- [Records supplied]:
------------------------------------------------------------

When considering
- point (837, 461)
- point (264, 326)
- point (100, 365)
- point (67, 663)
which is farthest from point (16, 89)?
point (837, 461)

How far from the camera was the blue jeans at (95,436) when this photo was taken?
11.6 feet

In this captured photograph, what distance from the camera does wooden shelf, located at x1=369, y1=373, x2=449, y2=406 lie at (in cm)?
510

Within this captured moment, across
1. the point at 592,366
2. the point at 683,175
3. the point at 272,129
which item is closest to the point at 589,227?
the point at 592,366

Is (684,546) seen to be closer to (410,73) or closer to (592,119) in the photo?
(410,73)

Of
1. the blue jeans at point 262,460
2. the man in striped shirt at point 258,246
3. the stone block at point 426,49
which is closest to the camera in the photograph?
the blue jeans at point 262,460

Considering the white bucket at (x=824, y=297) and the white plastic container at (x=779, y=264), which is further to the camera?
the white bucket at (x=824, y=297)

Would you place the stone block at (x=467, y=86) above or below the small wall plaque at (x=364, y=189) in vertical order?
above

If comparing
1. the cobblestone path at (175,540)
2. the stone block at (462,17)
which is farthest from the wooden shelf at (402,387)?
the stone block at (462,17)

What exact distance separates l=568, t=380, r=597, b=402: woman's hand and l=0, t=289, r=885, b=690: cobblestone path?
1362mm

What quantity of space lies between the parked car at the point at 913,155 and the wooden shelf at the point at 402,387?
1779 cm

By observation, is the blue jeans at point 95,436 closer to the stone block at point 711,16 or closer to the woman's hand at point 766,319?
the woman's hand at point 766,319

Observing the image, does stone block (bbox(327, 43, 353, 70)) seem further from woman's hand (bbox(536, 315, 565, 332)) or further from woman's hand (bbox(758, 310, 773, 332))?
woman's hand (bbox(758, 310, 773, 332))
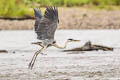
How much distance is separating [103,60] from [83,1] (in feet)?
65.2

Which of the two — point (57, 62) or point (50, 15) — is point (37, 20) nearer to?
point (50, 15)

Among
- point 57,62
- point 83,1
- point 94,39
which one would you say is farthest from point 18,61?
point 83,1

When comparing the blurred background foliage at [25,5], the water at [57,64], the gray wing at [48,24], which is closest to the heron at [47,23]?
the gray wing at [48,24]

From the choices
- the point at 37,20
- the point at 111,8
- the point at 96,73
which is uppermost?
the point at 37,20

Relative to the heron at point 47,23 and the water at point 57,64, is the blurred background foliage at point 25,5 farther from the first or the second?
the heron at point 47,23

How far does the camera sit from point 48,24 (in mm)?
12000

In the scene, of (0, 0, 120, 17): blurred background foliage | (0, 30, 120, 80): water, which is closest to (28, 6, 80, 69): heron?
(0, 30, 120, 80): water

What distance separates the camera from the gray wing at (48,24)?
464 inches

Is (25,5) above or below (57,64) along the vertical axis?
below

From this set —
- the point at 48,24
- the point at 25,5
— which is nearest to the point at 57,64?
the point at 48,24

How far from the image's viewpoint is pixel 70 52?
54.7 feet

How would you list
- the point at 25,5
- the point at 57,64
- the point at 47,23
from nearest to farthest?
the point at 47,23
the point at 57,64
the point at 25,5

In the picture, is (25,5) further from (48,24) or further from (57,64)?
(48,24)

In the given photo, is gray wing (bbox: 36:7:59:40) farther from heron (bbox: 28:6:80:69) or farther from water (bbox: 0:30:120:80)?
water (bbox: 0:30:120:80)
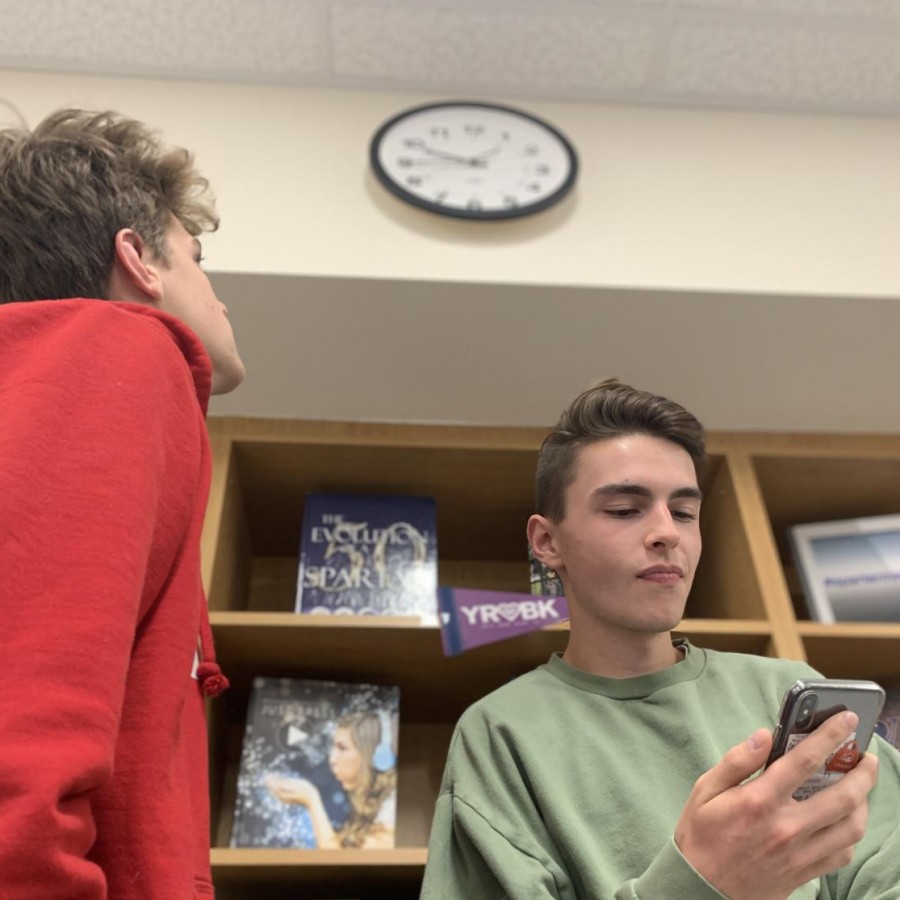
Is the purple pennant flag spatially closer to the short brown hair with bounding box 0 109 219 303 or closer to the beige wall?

------------------------------------------------------------

- [Task directions]:
Please repeat the items from the line with "From this set —" up to and including the last line of the items, word for word, leaving the pictures out of your answer.

- [Answer to the problem]:
From this set —
- the point at 48,24
- the point at 25,5
— which is nearest to the point at 57,64?
the point at 48,24

How far from the image's viewpoint is pixel 70 52?
54.7 feet

How would you list
- the point at 25,5
- the point at 57,64
- the point at 47,23
from nearest to farthest?
the point at 47,23
the point at 57,64
the point at 25,5

In the picture, is (25,5) further from (48,24) or further from (57,64)?
(48,24)

In the given photo, is gray wing (bbox: 36:7:59:40) farther from heron (bbox: 28:6:80:69) or farther from water (bbox: 0:30:120:80)?
water (bbox: 0:30:120:80)
Is the purple pennant flag spatially closer to the short brown hair with bounding box 0 109 219 303 or closer to the beige wall?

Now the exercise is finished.